> **Dataset entries**
#####

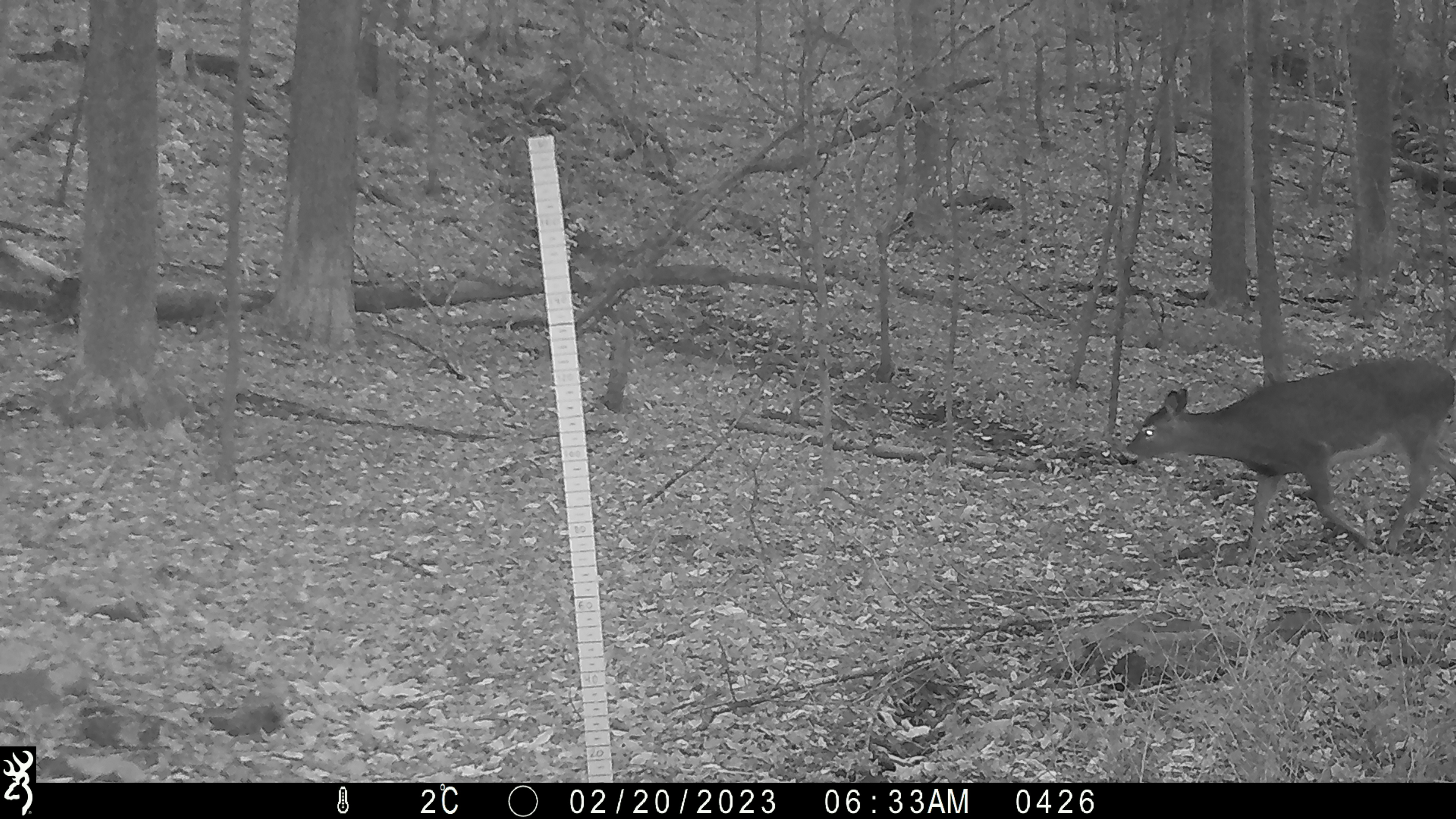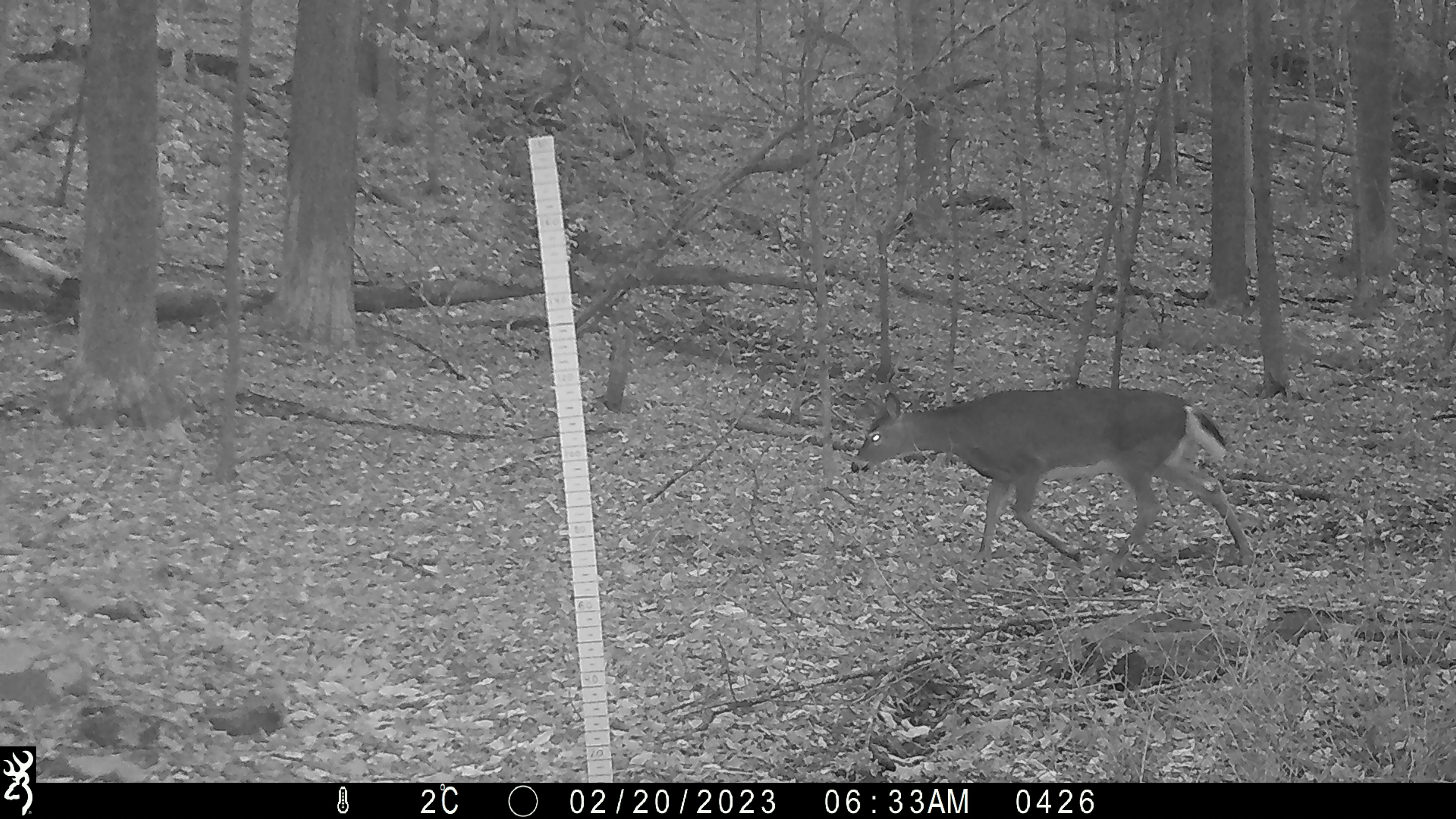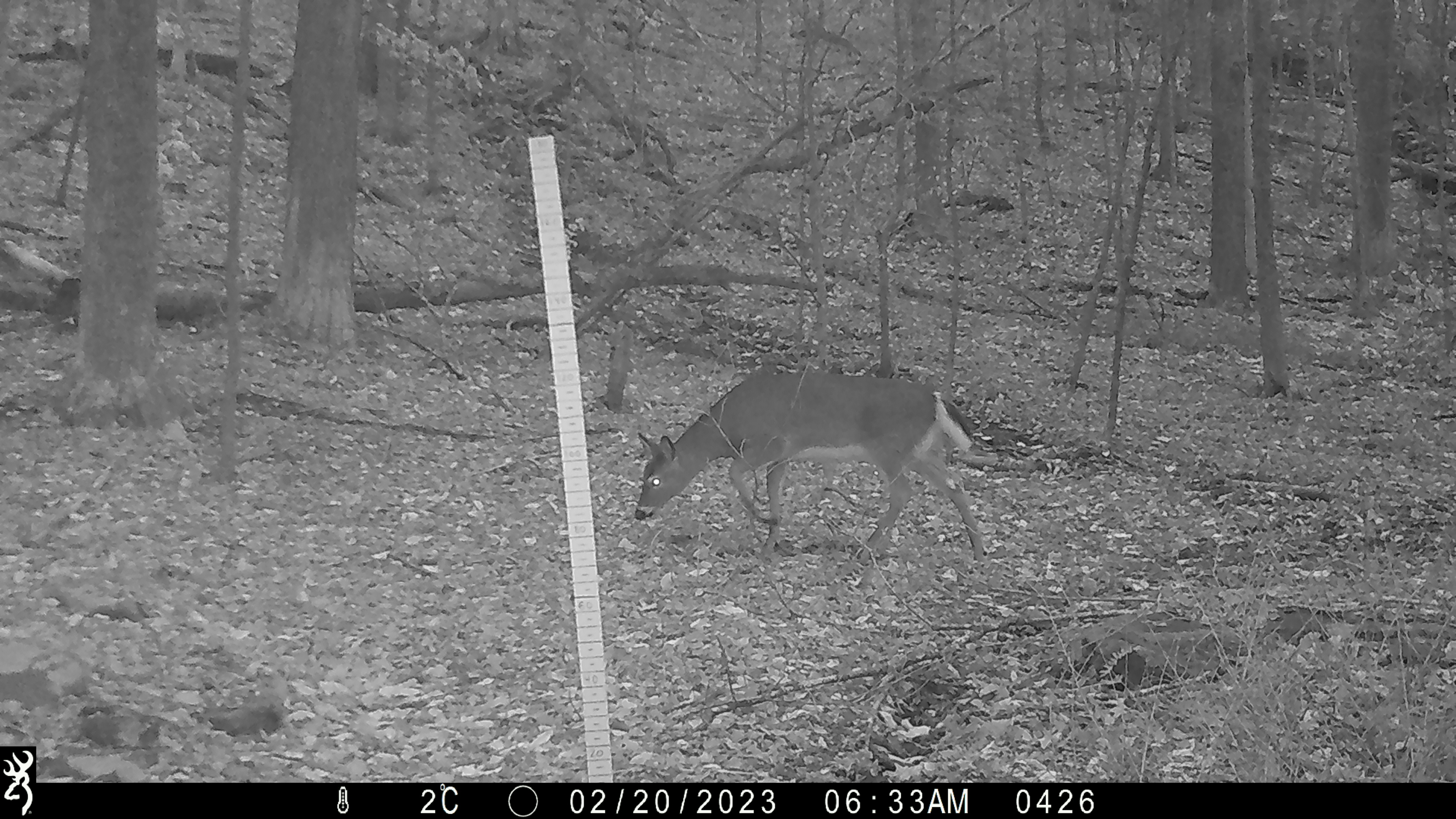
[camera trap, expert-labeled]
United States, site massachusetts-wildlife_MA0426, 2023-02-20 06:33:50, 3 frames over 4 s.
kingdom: Animalia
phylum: Chordata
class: Mammalia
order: Artiodactyla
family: Cervidae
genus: Odocoileus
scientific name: Odocoileus virginianus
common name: white-tailed deer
White-tailed deer (Odocoileus virginianus).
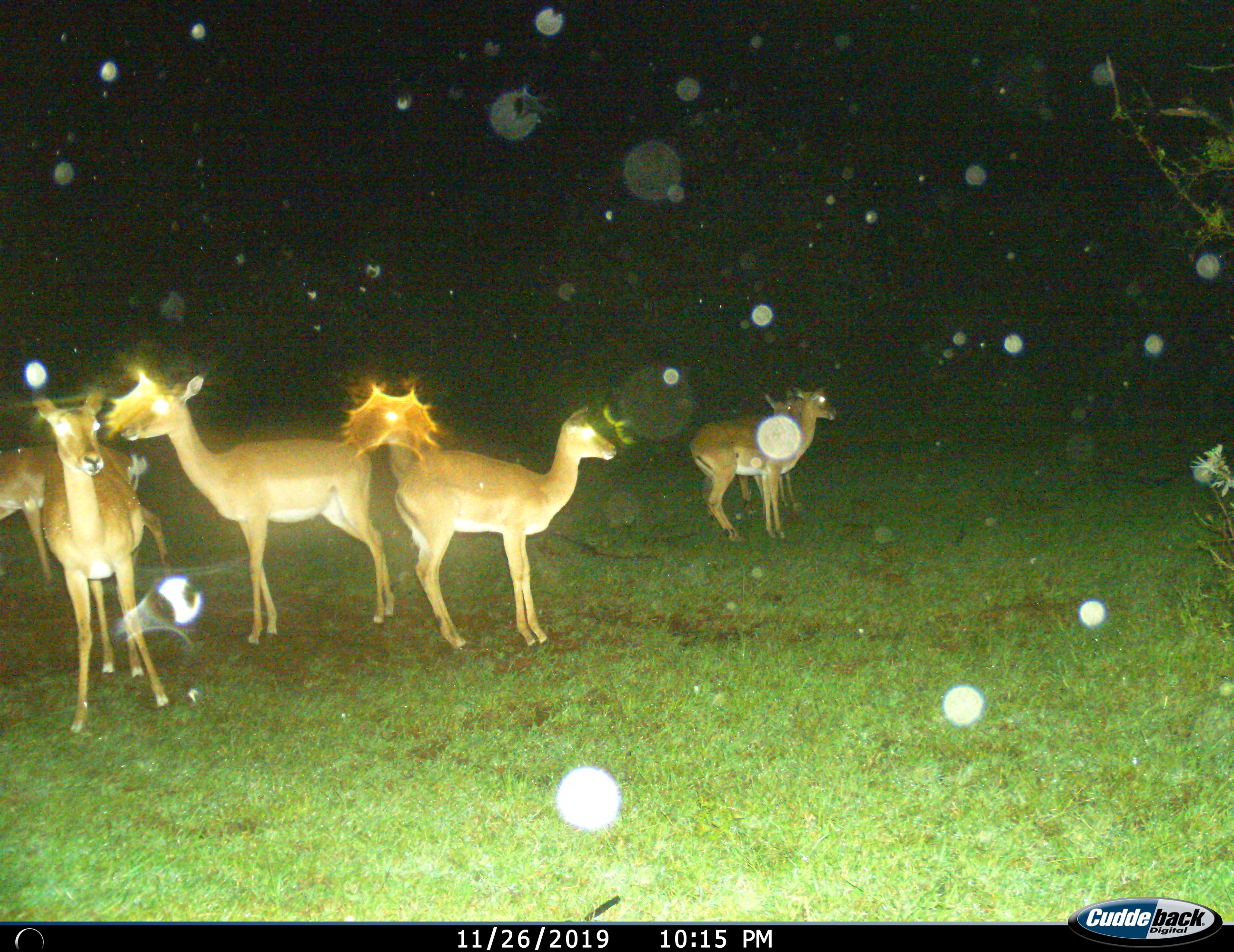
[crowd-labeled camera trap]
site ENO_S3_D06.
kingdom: Animalia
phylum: Chordata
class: Mammalia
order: Artiodactyla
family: Bovidae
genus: Aepyceros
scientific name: Aepyceros melampus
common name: impala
Impala (Aepyceros melampus), count 6. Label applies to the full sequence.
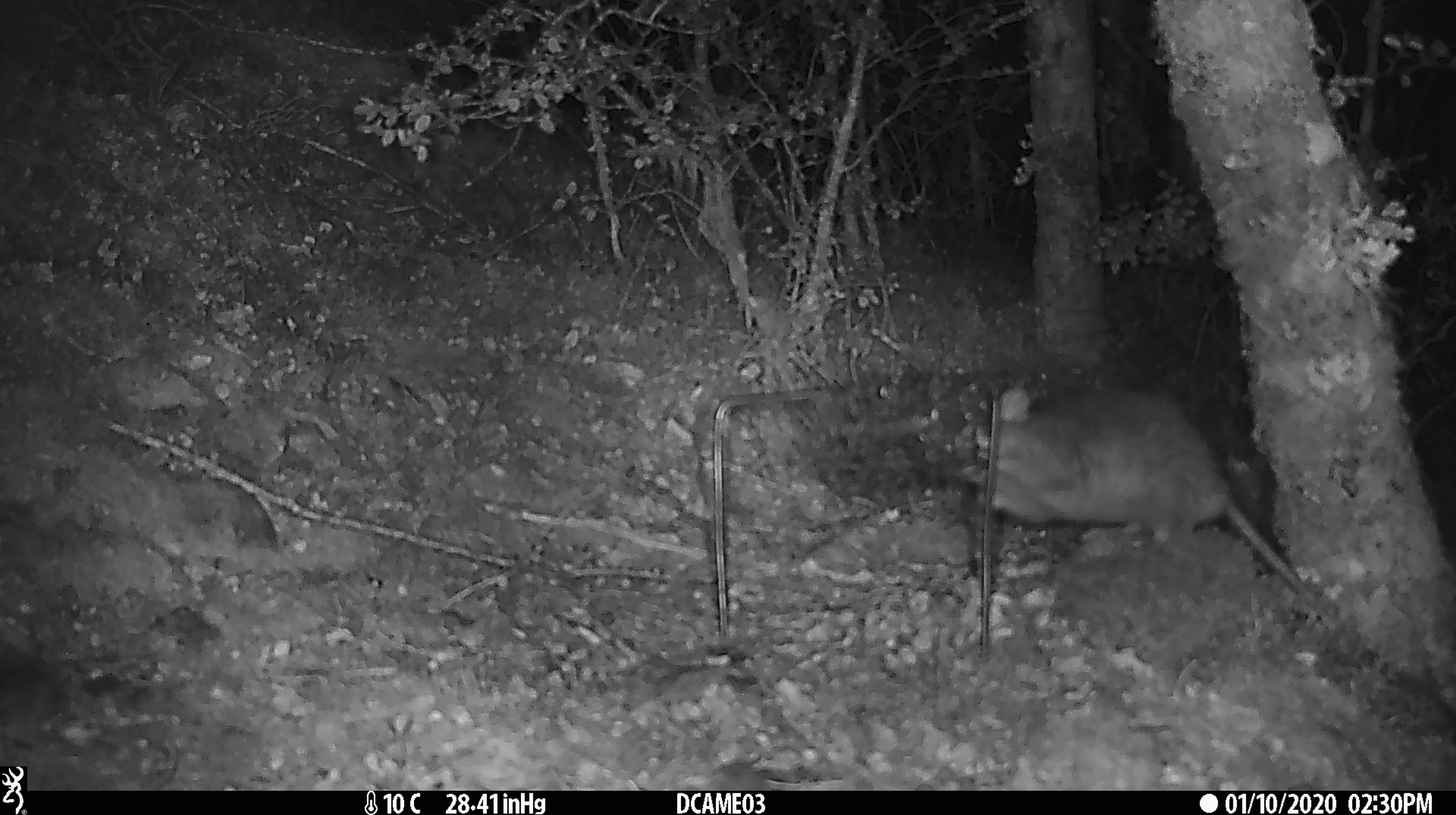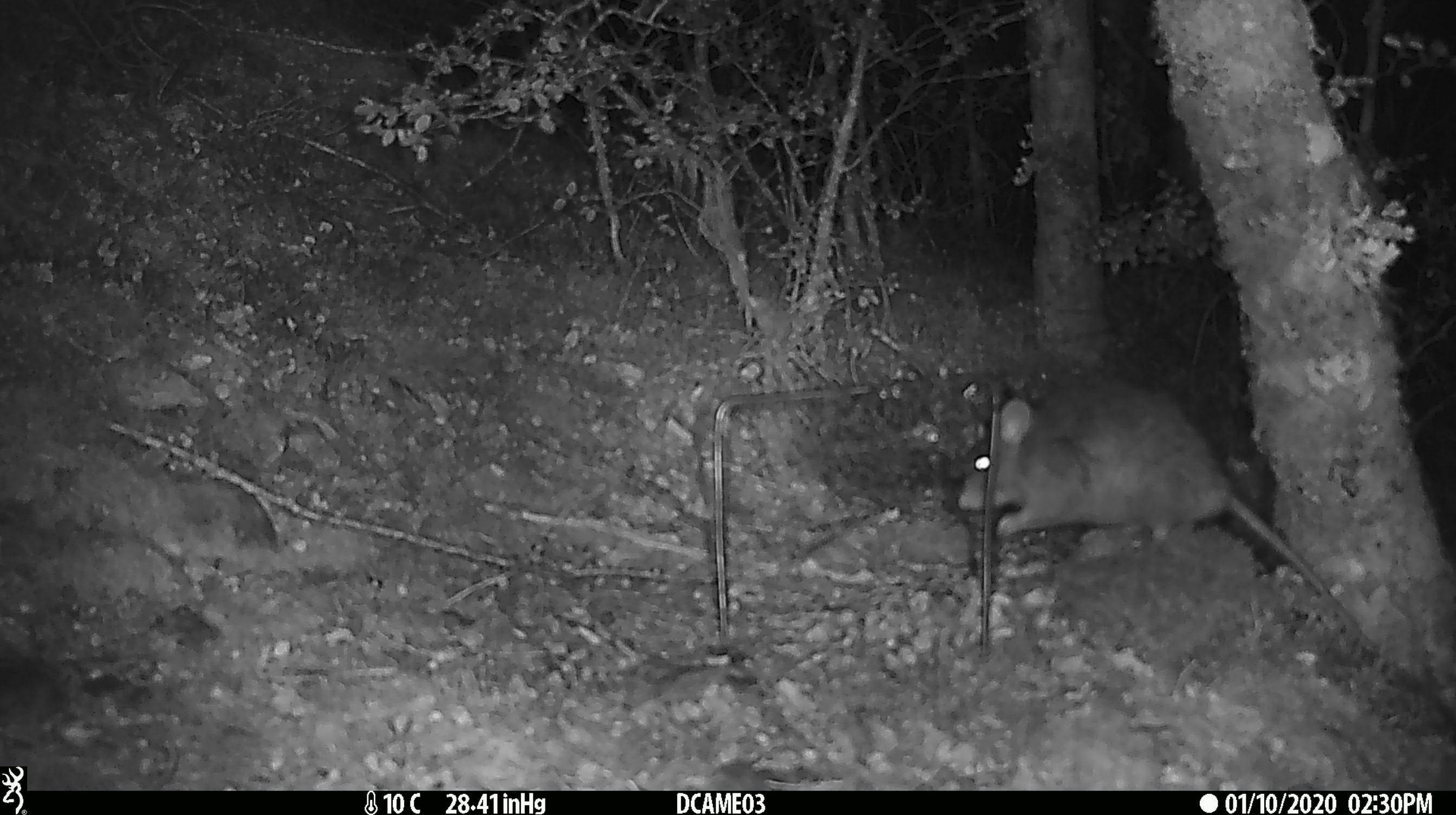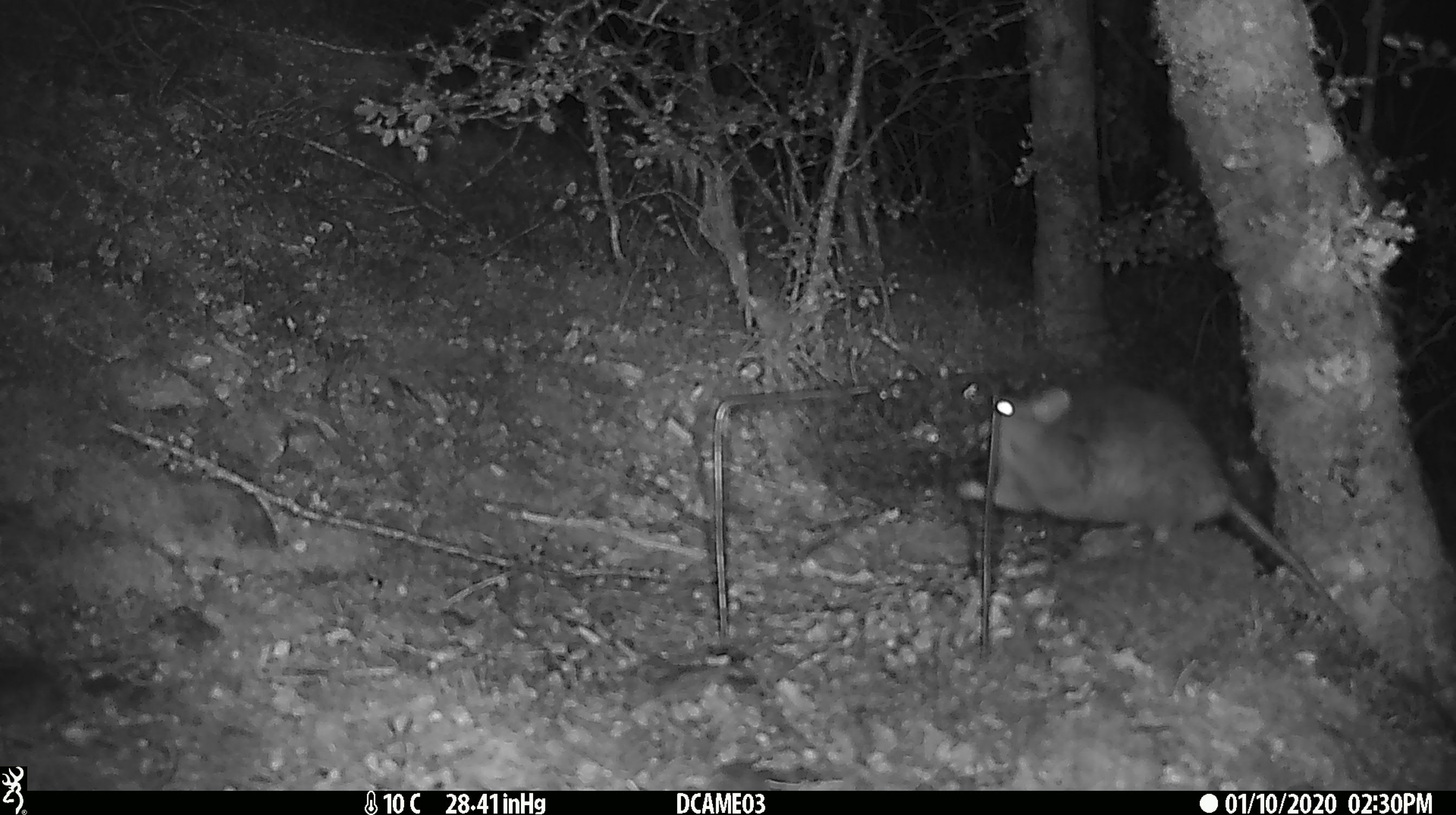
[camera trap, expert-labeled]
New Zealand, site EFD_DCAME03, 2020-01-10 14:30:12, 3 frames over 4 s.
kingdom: Animalia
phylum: Chordata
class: Mammalia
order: Rodentia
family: Muridae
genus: Rattus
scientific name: Rattus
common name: rat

#####

> **EXERCISE INSTRUCTIONS**
Repeat word for word, and nothing more, the lines between the line containing "scientific name: Odocoileus virginianus" and the last line of the records above, inclusive, without pictures.

> **RESPONSE TO THE EXERCISE**
scientific name: Odocoileus virginianus
common name: white-tailed deer
White-tailed deer (Odocoileus virginianus).
[crowd-labeled camera trap]
site ENO_S3_D06.
kingdom: Animalia
phylum: Chordata
class: Mammalia
order: Artiodactyla
family: Bovidae
genus: Aepyceros
scientific name: Aepyceros melampus
common name: impala
Impala (Aepyceros melampus), count 6. Label applies to the full sequence.
[camera trap, expert-labeled]
New Zealand, site EFD_DCAME03, 2020-01-10 14:30:12, 3 frames over 4 s.
kingdom: Animalia
phylum: Chordata
class: Mammalia
order: Rodentia
family: Muridae
genus: Rattus
scientific name: Rattus
common name: rat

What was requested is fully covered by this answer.